Consegna: Trascriva parola per parola il passo del testo sui videogiochi e la vita da senzatetto, da "Quando si acquista" a "ignoravano. Era invisibile.".

Ex-senzatetto racconta come i videogiochi abbiano salvato la sua vita

Quando si acquista un nuovo videogioco è difficile non avvicinare l’immagine di quel titolo alla propria cameretta, o alla propria postazione più in generale. Eppure, c’è chi non ha una stanza in cui passare del tempo insieme a una console. Kotaku riporta infatti la storia di un’ex senzatetto adesso divenuta marketing manager di un’azienda che produce dispositivi elettronici, interessante quanto commovente, in cui viene raccontato come i videogiochi siano stati parte importante di quel periodo buio della sua vita.

Parla infatti di come abbia dovuto patire la fame, cercando di cibarsi con i pochi dollari che riusciva a racimolare nel corso della giornata; di come abbia affrontato il freddo e la stanchezza, trascorrendo ore e ore seduta sul cemento con le gambe intorpidite, con le persone che le passavano accanto e semplicemente la ignoravano. Era invisibile.

Dati estratti:
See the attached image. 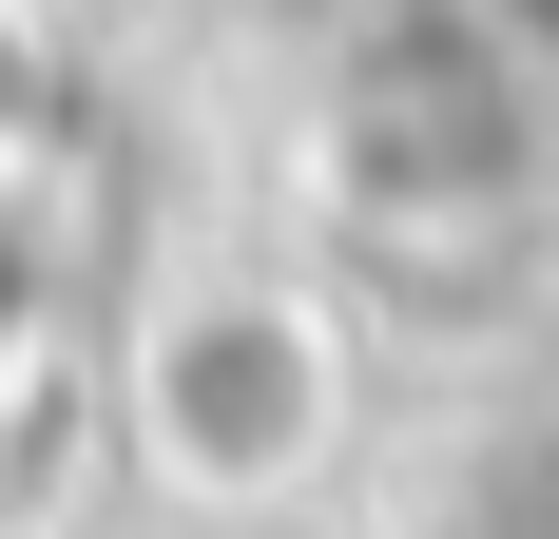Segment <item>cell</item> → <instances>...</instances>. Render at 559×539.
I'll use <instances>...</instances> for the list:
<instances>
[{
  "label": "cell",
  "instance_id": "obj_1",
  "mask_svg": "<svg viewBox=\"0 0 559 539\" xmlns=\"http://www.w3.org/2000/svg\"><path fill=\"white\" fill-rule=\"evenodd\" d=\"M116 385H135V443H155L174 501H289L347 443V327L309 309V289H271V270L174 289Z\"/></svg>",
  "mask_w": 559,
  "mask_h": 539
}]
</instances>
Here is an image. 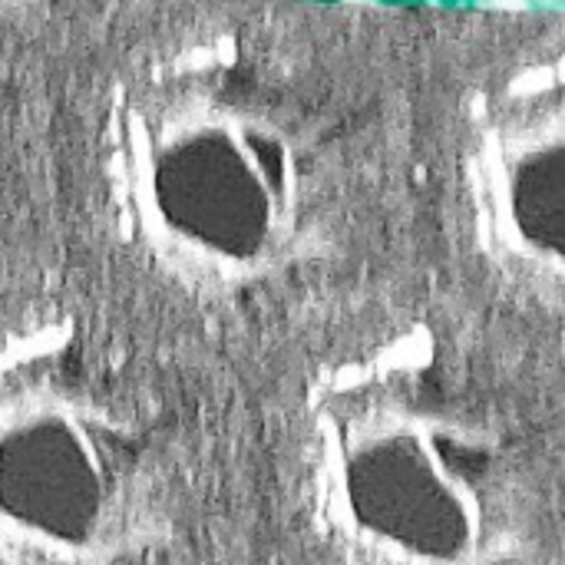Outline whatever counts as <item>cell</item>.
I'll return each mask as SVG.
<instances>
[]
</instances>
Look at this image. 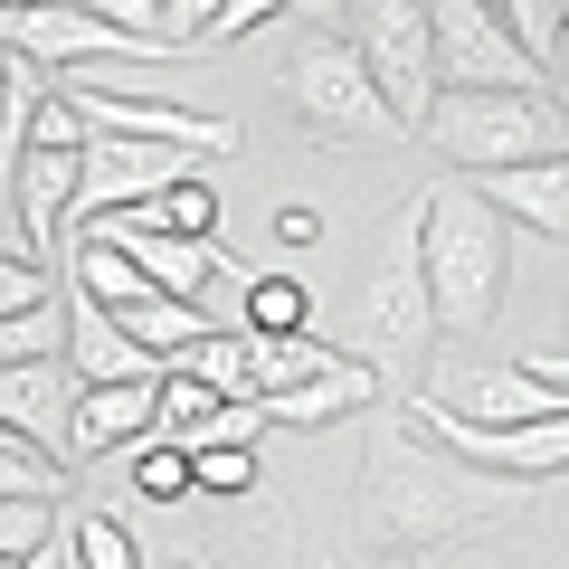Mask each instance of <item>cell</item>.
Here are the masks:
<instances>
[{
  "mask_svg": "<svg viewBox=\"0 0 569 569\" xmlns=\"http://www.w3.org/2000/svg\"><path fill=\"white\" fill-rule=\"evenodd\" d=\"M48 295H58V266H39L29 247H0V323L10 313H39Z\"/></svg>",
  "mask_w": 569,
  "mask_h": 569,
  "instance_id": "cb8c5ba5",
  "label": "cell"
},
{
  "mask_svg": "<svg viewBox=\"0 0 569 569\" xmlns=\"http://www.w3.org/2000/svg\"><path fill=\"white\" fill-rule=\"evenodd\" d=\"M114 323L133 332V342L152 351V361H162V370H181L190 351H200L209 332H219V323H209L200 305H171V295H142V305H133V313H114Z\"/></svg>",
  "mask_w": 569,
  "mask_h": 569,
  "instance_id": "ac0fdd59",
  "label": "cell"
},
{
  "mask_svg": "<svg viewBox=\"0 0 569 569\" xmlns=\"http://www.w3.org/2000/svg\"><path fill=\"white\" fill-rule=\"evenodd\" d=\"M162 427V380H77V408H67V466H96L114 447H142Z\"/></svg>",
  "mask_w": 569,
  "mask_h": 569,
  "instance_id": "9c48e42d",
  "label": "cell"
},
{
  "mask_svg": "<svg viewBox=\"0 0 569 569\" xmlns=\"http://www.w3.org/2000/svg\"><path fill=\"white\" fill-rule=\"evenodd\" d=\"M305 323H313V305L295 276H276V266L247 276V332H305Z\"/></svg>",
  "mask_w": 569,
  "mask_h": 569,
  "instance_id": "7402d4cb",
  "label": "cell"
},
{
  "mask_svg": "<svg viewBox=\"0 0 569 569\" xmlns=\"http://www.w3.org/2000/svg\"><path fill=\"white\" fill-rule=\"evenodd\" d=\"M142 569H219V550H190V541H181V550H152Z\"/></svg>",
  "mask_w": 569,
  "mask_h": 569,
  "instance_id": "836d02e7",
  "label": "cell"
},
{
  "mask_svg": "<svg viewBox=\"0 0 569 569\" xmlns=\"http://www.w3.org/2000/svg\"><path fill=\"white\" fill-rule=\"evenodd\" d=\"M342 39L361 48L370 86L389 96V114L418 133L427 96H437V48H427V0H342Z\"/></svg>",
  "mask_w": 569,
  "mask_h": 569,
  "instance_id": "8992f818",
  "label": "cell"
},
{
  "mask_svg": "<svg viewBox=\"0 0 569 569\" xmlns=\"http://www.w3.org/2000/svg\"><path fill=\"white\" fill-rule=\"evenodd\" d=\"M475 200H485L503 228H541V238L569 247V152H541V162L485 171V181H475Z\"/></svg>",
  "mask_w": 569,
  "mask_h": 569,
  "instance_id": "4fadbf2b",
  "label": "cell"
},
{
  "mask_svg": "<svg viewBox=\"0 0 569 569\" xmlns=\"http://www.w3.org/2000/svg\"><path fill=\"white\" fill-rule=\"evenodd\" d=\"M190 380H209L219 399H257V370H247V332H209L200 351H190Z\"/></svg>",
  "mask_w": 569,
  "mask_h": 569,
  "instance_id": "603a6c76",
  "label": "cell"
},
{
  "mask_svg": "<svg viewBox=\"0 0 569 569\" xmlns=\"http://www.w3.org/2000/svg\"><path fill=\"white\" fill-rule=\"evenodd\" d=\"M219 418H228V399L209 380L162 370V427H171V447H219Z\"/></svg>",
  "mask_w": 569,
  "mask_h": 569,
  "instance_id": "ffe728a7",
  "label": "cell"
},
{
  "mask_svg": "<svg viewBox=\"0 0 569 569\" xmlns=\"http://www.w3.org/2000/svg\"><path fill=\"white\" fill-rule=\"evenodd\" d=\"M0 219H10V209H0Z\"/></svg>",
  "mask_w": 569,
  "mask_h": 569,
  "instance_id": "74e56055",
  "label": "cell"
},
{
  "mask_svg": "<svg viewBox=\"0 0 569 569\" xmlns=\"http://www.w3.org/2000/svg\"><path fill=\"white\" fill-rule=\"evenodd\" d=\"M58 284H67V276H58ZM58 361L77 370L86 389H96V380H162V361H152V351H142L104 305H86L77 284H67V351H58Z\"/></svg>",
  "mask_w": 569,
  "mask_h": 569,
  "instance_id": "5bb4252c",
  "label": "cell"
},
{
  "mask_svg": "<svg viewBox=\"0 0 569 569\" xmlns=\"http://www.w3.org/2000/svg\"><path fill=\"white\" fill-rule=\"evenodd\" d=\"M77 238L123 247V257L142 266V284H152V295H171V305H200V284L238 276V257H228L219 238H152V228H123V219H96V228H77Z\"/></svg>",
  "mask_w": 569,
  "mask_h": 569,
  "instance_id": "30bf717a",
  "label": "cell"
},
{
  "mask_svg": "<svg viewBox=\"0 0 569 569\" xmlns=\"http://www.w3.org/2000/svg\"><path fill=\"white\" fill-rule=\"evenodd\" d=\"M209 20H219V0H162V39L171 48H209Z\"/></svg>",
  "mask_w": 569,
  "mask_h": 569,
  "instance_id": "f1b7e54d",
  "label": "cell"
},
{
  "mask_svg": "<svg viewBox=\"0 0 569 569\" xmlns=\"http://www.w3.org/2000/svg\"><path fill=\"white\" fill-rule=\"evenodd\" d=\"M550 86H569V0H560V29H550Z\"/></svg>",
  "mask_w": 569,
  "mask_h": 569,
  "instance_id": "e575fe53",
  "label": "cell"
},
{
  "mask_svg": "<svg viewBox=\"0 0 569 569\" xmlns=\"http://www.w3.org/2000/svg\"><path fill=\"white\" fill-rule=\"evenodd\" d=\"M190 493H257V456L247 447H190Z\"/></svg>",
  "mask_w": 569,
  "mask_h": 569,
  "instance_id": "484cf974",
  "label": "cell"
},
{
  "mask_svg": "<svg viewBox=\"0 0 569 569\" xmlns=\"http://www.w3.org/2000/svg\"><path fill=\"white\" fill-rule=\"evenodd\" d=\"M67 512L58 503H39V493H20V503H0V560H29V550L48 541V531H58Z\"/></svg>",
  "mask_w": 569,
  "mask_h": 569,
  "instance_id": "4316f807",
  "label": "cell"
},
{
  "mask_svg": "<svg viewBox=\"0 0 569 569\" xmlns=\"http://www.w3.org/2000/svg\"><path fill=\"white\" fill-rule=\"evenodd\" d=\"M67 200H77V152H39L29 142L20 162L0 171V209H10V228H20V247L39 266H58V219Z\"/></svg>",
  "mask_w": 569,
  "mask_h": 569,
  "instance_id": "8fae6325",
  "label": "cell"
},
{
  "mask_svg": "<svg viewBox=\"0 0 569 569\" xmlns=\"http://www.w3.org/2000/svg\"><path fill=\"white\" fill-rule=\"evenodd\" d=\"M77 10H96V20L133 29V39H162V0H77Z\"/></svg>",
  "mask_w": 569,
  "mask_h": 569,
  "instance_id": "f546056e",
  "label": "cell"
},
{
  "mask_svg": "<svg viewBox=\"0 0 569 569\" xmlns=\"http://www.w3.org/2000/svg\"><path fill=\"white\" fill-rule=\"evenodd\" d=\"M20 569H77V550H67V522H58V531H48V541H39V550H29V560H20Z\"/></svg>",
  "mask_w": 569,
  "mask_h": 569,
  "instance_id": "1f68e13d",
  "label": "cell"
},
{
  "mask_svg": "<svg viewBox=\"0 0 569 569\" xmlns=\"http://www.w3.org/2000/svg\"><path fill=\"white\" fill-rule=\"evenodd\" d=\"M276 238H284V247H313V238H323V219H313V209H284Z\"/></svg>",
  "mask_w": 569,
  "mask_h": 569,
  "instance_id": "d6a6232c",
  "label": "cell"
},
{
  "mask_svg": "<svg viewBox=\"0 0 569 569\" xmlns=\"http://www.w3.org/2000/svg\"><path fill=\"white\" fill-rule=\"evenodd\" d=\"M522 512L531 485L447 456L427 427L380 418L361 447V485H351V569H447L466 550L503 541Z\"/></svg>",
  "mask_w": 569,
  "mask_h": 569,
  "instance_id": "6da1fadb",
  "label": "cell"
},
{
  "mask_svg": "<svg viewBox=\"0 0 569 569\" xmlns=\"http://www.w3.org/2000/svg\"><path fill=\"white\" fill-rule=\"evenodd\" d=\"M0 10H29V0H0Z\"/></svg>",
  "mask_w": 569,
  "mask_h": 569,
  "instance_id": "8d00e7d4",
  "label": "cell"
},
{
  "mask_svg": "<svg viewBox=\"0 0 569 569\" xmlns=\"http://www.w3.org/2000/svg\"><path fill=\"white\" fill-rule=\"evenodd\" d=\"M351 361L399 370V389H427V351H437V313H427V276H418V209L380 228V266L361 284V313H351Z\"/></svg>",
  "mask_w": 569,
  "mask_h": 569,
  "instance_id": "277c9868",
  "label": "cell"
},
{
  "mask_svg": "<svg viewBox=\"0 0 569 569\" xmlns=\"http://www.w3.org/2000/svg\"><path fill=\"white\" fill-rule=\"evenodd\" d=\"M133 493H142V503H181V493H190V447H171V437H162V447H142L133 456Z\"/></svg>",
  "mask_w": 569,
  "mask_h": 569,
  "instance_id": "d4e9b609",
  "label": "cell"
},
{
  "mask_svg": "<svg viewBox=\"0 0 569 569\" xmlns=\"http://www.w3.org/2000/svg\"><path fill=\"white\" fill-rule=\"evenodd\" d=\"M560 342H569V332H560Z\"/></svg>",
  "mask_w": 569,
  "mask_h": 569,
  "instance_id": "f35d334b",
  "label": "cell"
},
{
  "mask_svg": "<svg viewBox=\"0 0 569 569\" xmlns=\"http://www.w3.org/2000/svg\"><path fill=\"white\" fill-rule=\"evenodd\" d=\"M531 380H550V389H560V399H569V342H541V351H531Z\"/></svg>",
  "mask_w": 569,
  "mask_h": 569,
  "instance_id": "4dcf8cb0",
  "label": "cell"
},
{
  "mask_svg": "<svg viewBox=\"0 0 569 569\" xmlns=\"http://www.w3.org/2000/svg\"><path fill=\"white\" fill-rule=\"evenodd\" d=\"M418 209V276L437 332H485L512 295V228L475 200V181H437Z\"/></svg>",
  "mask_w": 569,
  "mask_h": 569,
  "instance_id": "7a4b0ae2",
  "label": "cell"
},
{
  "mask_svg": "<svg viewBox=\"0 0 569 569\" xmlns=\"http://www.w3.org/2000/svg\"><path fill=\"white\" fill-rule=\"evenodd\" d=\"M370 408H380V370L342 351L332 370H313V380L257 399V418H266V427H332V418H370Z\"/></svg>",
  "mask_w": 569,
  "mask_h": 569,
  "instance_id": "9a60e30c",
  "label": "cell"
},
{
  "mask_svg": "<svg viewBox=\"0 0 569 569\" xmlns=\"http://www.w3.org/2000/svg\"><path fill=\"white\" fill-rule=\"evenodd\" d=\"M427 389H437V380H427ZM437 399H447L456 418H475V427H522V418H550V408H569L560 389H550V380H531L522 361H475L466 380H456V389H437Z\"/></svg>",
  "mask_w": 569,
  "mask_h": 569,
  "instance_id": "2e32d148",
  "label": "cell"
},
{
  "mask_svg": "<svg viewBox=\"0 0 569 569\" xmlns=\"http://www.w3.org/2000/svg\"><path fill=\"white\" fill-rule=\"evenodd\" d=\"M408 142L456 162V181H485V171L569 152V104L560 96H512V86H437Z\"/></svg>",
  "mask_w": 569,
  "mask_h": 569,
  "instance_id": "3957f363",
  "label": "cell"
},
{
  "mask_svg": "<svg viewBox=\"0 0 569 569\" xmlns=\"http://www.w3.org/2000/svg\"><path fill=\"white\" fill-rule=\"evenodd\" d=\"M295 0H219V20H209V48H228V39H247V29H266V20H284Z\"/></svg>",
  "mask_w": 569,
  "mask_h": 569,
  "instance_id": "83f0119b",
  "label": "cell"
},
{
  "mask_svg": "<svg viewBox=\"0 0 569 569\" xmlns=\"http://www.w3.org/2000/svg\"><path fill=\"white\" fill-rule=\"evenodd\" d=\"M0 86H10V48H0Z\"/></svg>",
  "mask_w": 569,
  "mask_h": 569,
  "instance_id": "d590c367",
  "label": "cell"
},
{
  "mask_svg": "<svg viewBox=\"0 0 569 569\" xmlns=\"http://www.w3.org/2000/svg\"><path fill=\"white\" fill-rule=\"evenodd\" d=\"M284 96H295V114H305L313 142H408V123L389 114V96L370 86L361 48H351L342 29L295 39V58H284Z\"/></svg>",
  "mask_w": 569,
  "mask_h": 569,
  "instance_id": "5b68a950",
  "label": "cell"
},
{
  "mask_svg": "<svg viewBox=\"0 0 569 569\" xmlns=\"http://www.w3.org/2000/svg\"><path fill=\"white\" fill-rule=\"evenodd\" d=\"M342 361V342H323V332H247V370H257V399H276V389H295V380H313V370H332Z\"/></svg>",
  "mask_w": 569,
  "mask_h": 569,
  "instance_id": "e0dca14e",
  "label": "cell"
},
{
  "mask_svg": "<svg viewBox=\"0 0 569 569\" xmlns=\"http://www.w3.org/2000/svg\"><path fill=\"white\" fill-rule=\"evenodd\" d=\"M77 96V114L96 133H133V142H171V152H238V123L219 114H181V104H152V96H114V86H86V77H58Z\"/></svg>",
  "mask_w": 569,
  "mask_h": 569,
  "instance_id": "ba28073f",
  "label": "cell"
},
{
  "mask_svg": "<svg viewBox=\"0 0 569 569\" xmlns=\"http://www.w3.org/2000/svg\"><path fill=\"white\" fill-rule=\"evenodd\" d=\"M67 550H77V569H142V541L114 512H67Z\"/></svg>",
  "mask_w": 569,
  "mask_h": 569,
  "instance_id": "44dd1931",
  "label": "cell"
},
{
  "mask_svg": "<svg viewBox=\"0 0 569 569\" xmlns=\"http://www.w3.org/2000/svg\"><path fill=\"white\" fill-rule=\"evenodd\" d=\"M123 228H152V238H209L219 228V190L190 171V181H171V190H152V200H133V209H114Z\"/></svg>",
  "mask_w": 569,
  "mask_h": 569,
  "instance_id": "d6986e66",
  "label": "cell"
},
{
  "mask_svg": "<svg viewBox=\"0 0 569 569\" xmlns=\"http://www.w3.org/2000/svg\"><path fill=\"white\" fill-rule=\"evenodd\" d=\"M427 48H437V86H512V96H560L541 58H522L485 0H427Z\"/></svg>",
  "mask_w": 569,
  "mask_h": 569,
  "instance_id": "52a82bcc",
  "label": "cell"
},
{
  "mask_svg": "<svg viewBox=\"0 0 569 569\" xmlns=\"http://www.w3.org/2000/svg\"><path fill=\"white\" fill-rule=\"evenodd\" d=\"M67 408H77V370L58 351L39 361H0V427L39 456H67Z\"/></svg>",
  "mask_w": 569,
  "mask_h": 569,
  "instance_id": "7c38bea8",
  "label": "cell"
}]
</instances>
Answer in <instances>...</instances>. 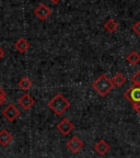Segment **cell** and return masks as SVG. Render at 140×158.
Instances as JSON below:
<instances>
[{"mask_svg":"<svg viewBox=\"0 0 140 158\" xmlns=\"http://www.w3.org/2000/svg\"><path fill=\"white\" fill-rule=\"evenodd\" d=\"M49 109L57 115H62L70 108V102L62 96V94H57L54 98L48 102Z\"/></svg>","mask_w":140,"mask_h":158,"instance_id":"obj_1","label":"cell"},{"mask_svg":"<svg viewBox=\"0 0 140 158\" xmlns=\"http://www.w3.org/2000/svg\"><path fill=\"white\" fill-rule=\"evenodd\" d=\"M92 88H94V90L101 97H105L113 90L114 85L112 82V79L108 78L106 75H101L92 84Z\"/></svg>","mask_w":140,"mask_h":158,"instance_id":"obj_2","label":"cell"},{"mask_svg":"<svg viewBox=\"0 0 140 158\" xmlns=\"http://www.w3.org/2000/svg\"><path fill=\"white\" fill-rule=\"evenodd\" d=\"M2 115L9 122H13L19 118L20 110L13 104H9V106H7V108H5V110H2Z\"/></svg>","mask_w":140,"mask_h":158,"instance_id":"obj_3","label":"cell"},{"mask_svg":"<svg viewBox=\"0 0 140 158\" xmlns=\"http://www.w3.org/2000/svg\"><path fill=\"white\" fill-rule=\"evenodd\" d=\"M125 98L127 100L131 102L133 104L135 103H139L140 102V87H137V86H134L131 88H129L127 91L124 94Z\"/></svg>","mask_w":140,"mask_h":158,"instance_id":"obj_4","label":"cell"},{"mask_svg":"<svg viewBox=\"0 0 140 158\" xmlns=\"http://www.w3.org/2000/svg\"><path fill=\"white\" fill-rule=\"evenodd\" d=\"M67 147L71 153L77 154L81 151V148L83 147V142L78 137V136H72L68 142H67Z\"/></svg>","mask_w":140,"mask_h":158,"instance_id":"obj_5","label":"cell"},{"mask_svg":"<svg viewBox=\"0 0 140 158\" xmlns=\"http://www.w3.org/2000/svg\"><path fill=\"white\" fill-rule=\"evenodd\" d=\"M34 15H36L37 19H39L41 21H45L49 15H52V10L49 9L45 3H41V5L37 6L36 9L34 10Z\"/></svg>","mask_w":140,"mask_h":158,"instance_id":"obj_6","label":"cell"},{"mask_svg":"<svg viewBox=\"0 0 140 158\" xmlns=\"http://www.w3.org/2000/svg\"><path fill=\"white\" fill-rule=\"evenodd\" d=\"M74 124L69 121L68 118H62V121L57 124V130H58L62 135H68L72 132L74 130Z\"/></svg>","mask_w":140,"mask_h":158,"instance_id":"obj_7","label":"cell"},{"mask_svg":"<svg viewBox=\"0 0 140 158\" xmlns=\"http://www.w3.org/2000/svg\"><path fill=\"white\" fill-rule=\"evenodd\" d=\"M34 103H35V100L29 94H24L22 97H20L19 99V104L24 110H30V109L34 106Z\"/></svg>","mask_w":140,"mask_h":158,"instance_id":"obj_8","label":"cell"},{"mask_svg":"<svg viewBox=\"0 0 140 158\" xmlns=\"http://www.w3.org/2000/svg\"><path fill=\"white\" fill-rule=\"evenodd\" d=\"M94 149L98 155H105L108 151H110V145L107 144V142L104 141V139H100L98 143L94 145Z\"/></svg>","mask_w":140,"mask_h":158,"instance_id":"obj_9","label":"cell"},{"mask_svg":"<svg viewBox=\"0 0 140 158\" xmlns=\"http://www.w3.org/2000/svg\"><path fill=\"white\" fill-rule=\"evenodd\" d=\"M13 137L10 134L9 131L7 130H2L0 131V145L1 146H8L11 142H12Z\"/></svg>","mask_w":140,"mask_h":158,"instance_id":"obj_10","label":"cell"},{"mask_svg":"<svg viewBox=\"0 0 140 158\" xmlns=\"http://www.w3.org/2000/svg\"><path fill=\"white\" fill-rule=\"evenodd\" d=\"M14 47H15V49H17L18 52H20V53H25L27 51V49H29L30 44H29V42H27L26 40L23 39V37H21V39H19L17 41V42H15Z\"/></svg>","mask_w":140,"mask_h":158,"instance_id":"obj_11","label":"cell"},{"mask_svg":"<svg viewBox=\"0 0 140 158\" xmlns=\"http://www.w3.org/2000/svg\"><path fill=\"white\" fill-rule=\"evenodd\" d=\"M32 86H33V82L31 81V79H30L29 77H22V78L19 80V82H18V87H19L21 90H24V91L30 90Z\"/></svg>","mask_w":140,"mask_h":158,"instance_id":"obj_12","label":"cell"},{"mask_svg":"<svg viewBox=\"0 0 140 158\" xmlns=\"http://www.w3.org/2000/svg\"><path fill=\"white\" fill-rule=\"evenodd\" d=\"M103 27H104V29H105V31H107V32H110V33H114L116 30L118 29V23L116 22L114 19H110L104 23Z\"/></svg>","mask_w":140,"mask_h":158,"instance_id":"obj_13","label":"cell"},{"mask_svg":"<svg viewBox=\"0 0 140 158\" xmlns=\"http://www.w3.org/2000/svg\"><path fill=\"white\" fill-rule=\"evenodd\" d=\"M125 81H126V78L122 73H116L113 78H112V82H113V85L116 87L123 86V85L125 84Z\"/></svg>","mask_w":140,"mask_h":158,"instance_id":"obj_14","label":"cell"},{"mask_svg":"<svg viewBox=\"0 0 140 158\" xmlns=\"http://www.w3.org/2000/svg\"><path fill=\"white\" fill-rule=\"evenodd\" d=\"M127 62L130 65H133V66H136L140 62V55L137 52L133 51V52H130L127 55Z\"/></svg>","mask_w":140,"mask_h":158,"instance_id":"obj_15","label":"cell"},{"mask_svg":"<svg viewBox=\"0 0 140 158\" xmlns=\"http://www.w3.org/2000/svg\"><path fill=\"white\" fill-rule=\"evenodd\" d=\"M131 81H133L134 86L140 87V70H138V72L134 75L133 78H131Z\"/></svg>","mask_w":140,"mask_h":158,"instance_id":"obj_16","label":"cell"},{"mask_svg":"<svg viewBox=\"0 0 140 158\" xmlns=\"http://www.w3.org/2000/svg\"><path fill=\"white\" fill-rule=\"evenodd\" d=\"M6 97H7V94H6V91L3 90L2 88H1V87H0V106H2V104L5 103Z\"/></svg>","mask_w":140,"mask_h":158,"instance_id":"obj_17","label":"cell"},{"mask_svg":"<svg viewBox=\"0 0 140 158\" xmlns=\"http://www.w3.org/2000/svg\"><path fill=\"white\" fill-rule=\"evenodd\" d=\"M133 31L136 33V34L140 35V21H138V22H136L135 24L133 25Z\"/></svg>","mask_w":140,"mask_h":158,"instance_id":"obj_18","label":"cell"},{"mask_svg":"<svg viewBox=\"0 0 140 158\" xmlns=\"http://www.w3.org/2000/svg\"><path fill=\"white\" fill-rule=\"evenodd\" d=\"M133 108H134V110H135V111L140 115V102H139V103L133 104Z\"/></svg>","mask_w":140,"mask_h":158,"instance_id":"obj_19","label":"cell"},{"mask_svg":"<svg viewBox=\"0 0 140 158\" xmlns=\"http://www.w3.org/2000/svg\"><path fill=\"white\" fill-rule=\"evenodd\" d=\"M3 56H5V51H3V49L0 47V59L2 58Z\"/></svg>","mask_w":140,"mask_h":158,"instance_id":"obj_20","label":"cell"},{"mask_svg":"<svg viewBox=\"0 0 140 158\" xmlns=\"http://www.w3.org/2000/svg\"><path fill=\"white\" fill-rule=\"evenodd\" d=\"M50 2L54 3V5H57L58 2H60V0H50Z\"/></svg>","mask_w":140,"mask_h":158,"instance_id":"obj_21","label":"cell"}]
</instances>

Risposta:
Quando si acquista un nuovo videogioco è difficile non avvicinare l’immagine di quel titolo alla propria cameretta, o alla propria postazione più in generale. Eppure, c’è chi non ha una stanza in cui passare del tempo insieme a una console. Kotaku riporta infatti la storia di un’ex senzatetto adesso divenuta marketing manager di un’azienda che produce dispositivi elettronici, interessante quanto commovente, in cui viene raccontato come i videogiochi siano stati parte importante di quel periodo buio della sua vita.

Parla infatti di come abbia dovuto patire la fame, cercando di cibarsi con i pochi dollari che riusciva a racimolare nel corso della giornata; di come abbia affrontato il freddo e la stanchezza, trascorrendo ore e ore seduta sul cemento con le gambe intorpidite, con le persone che le passavano accanto e semplicemente la ignoravano. Era invisibile.